Skelly would continue emphasizing how hard these students in the DACA program work, and how if they feel that they are being treated differently their education would suffer, “When your possibility to work and get an education after high school is severely diminished, it’s just human nature to not invest as much in your education as you would otherwise.”
Scott Bon Durant, Director of College Success Programs at 10,000 Degrees, a non-profit organization dedicated to helping students with low-income backgrounds complete college educations, has emailed members and shared a self-filmed video on social media stating, “No matter what happens with DACA, today or six months from now, the California Dream Act is a completely separate state law, and all of you (students) who are getting financial aid through the Dream Act will continue to get financial aid from the California Dream Act this year, next year, after that. It has nothing to do with DACA.” He continues, in his video, to assure students that they are welcome to contact 10,000 Degrees if they have any further questions or concerns with the dilemma. In addition to Scott’s personal messages, 10,000 Degrees has also released an email providing all of their students and families with links to sources and websites that will help them educate themselves more about the DACA and California Dream Act.
10,000 Degrees is currently collaborating with Canal Alliance to host DACA renewal workshops at their local headquarters. It is clear that the community at 10,000 Degrees is making an enormous amount of effort to ensure that everyone in their program who is affected by DACA is receiving help and support during this time of crisis.

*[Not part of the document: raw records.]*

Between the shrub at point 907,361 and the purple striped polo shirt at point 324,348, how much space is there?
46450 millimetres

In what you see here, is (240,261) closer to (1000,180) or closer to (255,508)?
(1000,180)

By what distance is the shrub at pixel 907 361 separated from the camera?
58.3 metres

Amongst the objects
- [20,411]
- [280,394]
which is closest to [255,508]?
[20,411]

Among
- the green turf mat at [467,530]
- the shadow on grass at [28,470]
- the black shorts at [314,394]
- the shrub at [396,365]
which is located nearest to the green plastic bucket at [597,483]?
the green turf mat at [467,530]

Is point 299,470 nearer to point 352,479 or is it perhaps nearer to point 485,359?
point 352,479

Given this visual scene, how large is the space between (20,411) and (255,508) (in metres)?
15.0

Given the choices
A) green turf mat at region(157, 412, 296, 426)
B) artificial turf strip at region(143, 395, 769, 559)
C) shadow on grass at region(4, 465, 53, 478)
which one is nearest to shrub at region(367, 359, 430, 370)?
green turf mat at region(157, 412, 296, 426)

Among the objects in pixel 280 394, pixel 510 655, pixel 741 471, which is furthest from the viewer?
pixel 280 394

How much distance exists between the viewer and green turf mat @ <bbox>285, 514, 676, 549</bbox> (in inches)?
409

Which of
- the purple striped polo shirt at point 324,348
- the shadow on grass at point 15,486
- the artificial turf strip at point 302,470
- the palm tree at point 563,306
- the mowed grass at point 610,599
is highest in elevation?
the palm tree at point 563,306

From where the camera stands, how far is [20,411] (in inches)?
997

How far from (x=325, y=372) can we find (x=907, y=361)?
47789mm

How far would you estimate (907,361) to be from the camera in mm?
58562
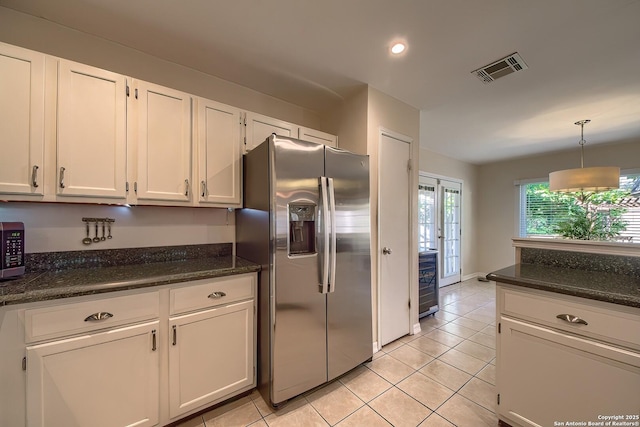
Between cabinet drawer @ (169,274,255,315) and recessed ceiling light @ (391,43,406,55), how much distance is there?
2048 mm

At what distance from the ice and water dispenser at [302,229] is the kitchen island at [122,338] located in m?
0.35

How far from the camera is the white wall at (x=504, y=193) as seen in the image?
4.39 m

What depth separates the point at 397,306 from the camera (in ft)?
8.56

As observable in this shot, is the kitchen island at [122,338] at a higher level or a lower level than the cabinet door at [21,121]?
lower

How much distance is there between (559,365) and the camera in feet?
4.13

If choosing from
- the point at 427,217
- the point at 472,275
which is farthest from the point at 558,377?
the point at 472,275

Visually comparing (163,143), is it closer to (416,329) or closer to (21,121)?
(21,121)

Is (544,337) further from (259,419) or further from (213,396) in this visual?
(213,396)

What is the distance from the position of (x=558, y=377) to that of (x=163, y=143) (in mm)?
2795

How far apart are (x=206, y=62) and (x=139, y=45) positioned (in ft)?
1.53

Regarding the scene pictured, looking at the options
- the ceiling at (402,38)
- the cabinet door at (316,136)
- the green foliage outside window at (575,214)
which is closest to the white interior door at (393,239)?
the cabinet door at (316,136)

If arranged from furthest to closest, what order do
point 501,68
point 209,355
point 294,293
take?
point 501,68
point 294,293
point 209,355

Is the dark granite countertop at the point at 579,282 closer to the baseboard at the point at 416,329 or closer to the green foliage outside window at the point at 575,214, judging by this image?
the baseboard at the point at 416,329

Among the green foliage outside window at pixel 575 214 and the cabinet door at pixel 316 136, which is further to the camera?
the green foliage outside window at pixel 575 214
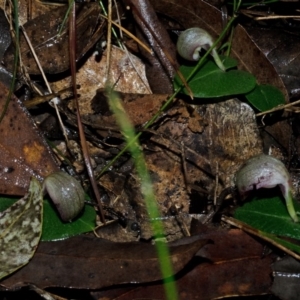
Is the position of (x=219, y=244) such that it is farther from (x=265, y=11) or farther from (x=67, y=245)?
(x=265, y=11)

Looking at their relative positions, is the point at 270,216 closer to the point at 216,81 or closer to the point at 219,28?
the point at 216,81

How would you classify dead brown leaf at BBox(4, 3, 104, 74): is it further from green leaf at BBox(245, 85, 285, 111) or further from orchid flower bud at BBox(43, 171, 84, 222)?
green leaf at BBox(245, 85, 285, 111)

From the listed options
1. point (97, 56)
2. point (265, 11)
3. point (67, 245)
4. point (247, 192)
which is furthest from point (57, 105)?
point (265, 11)

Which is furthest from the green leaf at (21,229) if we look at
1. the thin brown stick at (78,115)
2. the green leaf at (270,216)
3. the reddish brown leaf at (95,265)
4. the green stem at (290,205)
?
the green stem at (290,205)

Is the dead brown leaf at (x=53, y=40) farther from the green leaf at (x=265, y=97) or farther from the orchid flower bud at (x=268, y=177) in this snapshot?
the orchid flower bud at (x=268, y=177)

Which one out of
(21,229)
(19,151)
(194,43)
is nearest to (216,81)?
A: (194,43)

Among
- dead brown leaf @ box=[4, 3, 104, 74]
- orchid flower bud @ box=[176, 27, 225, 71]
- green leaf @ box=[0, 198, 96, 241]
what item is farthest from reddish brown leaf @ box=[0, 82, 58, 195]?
orchid flower bud @ box=[176, 27, 225, 71]
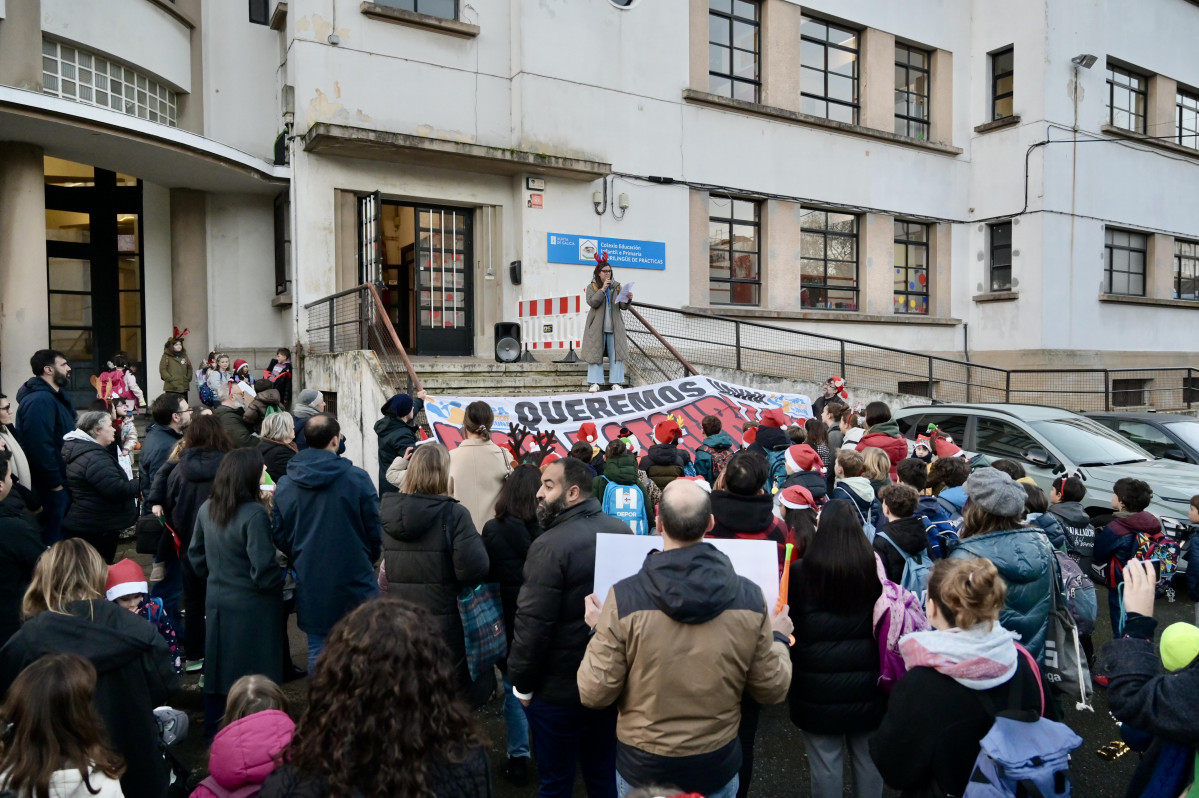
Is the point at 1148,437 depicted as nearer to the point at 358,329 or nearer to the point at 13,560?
the point at 358,329

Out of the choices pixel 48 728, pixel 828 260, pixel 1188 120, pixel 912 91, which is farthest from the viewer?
pixel 1188 120

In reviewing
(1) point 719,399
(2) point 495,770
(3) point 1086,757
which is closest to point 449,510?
(2) point 495,770

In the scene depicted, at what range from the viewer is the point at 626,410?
10.1 meters

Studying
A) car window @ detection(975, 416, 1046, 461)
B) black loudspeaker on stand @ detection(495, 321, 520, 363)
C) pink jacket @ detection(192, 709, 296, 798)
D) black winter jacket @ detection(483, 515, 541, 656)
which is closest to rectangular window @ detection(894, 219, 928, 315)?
car window @ detection(975, 416, 1046, 461)

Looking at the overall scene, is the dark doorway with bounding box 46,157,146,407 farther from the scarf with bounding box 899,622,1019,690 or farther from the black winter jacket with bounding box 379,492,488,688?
the scarf with bounding box 899,622,1019,690

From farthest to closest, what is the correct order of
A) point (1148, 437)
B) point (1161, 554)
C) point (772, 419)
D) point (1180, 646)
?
point (1148, 437) < point (772, 419) < point (1161, 554) < point (1180, 646)

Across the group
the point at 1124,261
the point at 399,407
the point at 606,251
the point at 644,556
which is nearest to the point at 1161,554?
the point at 644,556

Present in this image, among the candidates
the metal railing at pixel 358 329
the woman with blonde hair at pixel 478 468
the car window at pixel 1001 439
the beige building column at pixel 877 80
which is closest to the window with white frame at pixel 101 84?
the metal railing at pixel 358 329

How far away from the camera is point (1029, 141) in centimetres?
1869

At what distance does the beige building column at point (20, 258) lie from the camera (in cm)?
1088

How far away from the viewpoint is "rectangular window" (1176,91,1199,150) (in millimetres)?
21641

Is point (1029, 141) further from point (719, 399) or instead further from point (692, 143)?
point (719, 399)

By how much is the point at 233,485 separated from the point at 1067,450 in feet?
27.6

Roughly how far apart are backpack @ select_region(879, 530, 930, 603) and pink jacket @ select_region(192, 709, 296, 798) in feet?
9.50
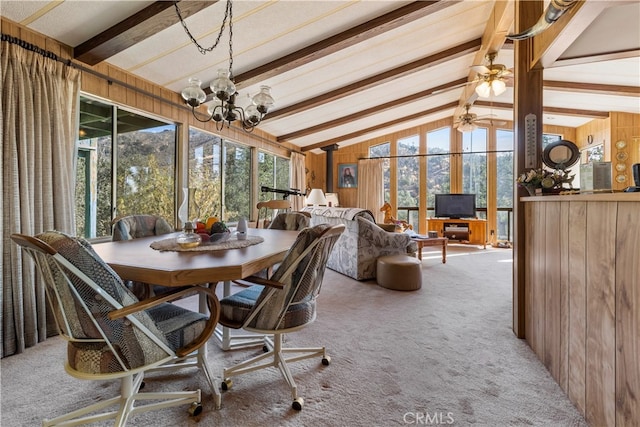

This decision affects a number of students here at Dominican. Mary B. Marcy, Dominican’s President, reached out to staff and those affected saying, “We have DACA students, also known as dreamers, on our campus. Other members of our community may not be Dreamers themselves, but have family members who will be affected. Whatever the outcome of the national debate, the impact of this decision on some in the Dominican community will be profound.” She went on to add, “Dominican supports every person seeking to create a better future for themselves and for our world, every individual who enhances our community by their courage, every student who arrives seeking a meaningful education. I stand with them.”
Gaby Bermudez, Dominicans’ Housing and Residence Life Coordinator has been assigned to support and inform those affected by this decision. She addressed those affected by DACA’s repeal in her statement, “It is a critical time for our community to stand together and in solidarity with our undocumented students, friends, families and colleagues - take care of yourselves and each other. It was through the work and activism of our youth that we got DACA in the first place - continue to empower young undocumented students and their allies to raise their voices and be heard. For further guidance and support, I offer my office as a safe and brave space to talk about the ways in which this decision is affecting you and provide resources for next steps.” Gaby can be contacted at Gaby.firstname.lastname@example.org or by phone at (415) 485-3277. She is fluent in both English and Spanish.
Congress has six months to take action, and there are many ways people can try and sway the decision. One can openly protest the repeal, as well as calling or writing their senator or congressman. Another easy way to help is by texting RESIST to 504-09, and then providing name and zip code when prompted. The bot at the end of the line will then send a letter to officials in favor of DACA. Although times like this are pressing, local college students who are affected can rest assured knowing that they are surrounded by supportive communities.